A federal judge in California has agreed to a trial in a class-action lawsuit alleging that Department of Veterans Affairs’ policies leave veterans suffering from mental disorders at risk of homelessness.

But Judge S. James Otero of the Central District of California dismissed portions of the suit, including claims alleging a breach of fiduciary duty on the part of the VA.

The judge also said the plaintiffs had failed to explain how disabled veterans have been denied access to VA housing programs, but agreed to allow attorneys to amend their claim with further information.

The lawsuit, filed in June by several several Los Angeles area homeless veterans and the group Vietnam Veterans of America, asks the court to order the VA to use empty buildings on its sprawling West Los Angeles Medical Center campus to provide permanent supportive housing for some veterans.

These include a class of veterans who suffer from conditions such as severe post-traumatic stress disorder or brain trauma that the plaintiffs argue require a stable home environment for successful treatment.

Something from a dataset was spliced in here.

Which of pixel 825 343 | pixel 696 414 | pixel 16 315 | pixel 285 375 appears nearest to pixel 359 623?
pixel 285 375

“The Government misses the mark in arguing that Plaintiffs do not have a right to permanent supportive housing,” Otero wrote.

David Sapp, an attorney for the homeless veterans, called the ruling “the first time a judge has ruled that the federal government has a legally enforceable obligation to ensure that veterans can access the benefits for which they [are] otherwise entitled.”

The VA, which has vowed to end veterans’ homelessness by 2015, declined comment.